Brand Finance calculates the values of brands in its rankings using the Royalty Relief approach – a brand valuation method compliant with the industry standards set in ISO 10668. It involves estimating the likely future revenues that are attributable to a brand by calculating a royalty rate that would be charged for its use, to arrive at a ‘brand value’ understood as a net economic benefit that a brand owner would achieve by licensing the brand in the open market.
The steps in this process are as follows:
1 Calculate brand strength using a balanced scorecard of metrics assessing Marketing Investment, Stakeholder Equity, and Business Performance. Brand strength is expressed as a Brand Strength Index (BSI) score on a scale of 0 to 100.
2 Determine royalty range for each industry, reflecting the importance of brand to purchasing decisions.
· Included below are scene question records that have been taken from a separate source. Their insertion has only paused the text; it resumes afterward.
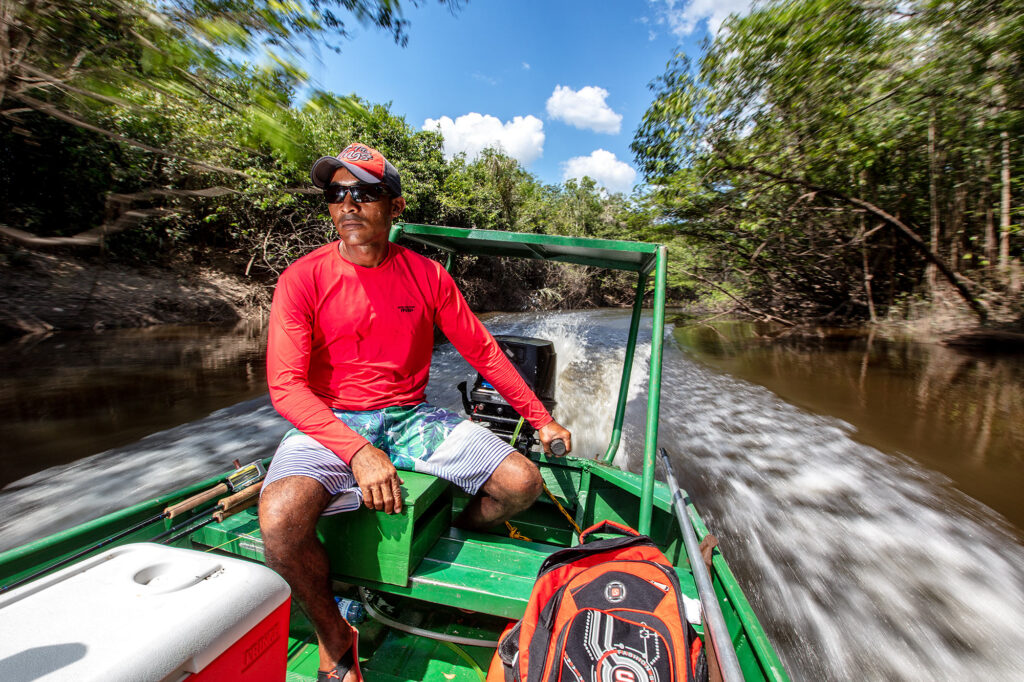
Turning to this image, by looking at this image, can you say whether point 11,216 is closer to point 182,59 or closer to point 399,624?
point 182,59

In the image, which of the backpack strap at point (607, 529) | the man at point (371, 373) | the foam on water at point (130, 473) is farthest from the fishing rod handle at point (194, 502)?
the foam on water at point (130, 473)

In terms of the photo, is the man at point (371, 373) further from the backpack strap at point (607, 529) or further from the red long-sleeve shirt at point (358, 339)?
the backpack strap at point (607, 529)

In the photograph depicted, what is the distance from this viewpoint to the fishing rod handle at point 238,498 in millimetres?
1873

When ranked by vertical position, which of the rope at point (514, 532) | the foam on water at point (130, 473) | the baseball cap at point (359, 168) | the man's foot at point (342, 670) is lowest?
the foam on water at point (130, 473)

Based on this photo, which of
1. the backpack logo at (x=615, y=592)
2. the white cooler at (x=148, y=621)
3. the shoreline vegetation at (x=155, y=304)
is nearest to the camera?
the white cooler at (x=148, y=621)

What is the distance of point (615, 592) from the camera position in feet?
4.41

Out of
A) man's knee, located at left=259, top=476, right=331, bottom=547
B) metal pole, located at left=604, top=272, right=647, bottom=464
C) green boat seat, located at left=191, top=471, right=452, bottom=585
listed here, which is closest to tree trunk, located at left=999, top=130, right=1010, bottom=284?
metal pole, located at left=604, top=272, right=647, bottom=464

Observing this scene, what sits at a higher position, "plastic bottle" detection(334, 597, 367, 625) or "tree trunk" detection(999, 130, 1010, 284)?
"tree trunk" detection(999, 130, 1010, 284)

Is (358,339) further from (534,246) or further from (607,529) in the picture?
(607,529)

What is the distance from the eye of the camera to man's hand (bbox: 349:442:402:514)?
1544mm

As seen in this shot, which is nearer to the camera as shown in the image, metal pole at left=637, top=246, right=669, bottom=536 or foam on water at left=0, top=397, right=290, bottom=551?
metal pole at left=637, top=246, right=669, bottom=536

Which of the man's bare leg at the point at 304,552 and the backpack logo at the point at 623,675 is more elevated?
the man's bare leg at the point at 304,552

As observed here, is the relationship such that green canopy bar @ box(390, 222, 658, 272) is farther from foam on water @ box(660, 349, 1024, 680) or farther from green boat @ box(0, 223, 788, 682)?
foam on water @ box(660, 349, 1024, 680)

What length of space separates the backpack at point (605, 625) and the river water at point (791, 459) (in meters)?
2.18
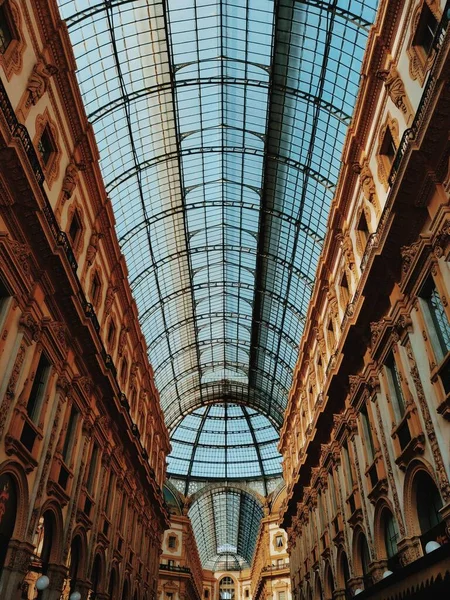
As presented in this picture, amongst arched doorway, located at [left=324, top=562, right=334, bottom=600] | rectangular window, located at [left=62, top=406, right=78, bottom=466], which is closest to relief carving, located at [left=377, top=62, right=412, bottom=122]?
rectangular window, located at [left=62, top=406, right=78, bottom=466]

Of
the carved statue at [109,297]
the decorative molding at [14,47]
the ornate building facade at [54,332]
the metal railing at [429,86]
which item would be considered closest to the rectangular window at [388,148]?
the metal railing at [429,86]

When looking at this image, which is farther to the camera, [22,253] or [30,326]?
[30,326]

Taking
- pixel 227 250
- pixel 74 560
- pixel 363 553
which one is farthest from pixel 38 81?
pixel 227 250

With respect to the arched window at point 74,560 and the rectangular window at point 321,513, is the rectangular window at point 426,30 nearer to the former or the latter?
the arched window at point 74,560

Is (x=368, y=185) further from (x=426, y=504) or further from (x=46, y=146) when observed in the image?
(x=46, y=146)

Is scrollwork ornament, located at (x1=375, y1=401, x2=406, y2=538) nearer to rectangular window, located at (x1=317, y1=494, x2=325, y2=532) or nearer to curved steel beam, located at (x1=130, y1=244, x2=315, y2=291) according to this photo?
rectangular window, located at (x1=317, y1=494, x2=325, y2=532)

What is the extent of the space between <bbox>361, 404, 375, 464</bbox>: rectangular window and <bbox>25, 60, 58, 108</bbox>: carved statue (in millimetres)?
17749

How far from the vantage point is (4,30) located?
16.4 meters

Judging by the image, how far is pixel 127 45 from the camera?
89.0ft

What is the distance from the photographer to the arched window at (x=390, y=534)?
18516 mm

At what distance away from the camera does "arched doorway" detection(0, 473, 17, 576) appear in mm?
15555

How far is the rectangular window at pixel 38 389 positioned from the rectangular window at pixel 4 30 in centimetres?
1066

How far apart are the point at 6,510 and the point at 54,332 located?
6353mm

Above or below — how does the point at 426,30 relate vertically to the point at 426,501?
above
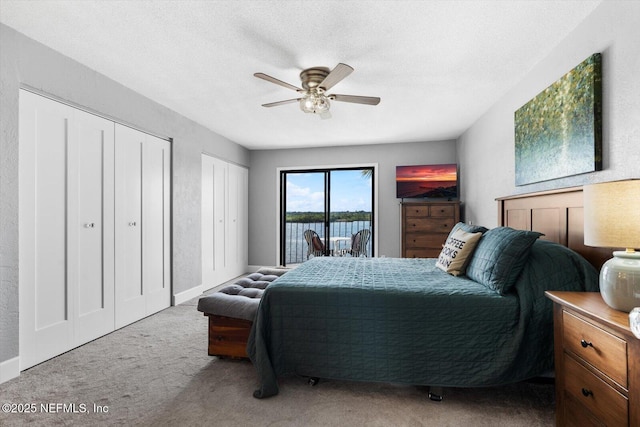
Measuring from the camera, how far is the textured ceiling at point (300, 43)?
1920 millimetres

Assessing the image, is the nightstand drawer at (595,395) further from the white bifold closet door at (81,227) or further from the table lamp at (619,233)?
the white bifold closet door at (81,227)

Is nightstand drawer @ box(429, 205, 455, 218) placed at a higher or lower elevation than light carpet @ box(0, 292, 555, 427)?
higher

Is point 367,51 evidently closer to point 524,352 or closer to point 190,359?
point 524,352

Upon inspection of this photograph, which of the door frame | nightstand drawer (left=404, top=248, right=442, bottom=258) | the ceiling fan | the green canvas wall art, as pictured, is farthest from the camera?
the door frame

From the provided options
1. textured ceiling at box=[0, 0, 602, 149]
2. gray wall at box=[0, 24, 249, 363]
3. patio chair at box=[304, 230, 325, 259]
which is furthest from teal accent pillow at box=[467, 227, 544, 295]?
patio chair at box=[304, 230, 325, 259]

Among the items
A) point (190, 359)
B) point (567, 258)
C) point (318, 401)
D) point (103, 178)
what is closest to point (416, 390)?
point (318, 401)

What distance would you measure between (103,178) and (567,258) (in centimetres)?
371

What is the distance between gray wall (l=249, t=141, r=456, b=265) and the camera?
541 cm

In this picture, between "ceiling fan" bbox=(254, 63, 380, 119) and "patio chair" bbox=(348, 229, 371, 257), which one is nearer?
"ceiling fan" bbox=(254, 63, 380, 119)

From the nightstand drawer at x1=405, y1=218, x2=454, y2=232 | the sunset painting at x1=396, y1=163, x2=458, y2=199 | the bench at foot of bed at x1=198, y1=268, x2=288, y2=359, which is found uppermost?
the sunset painting at x1=396, y1=163, x2=458, y2=199

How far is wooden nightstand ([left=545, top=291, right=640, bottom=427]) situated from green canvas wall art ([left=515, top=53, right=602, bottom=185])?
0.96 metres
In luxury, the maximum percentage is high, while in extractive industry, where goods are often commoditised, it is lower. This is done by reviewing comparable licensing agreements sourced from Brand Finance’s extensive database.
3 Calculate royalty rate. The BSI score is applied to the royalty range to arrive at a royalty rate. For example, if the royalty range in a sector is 0-5% and a brand has a BSI score of 80 out of 100, then an appropriate royalty rate for the use of this brand in the given sector will be 4%.
4 Determine brand-specific revenues by estimating a proportion of parent company revenues attributable to a brand.
5 Determine forecast revenues using a function of historic revenues, equity analyst forecasts, and economic growth rates.
6 Apply the royalty rate to the forecast revenues to derive brand revenues.
7 Discount post-tax brand revenues to a net present value which equals the brand value.
Brand Finance has produced this study with an independent and unbiased analysis. The values derived and opinions presented in this study are based on publicly available information and certain assumptions that Brand Finance used where such data was deficient or unclear. Brand Finance accepts no responsibility and will not be liable in the event that the publicly available information relied upon is subsequently found to be inaccurate. The opinions and financial analysis expressed in the study are not to be construed as providing investment or business advice. Brand Finance does not intend the study to be relied upon for any reason and excludes all liability to any body, government, or organisation.
The data presented in this study form part of Brand Finance's proprietary database, are provided for the benefit of the media, and are not to be used in part or in full for any commercial or technical purpose without written permission from Brand Finance.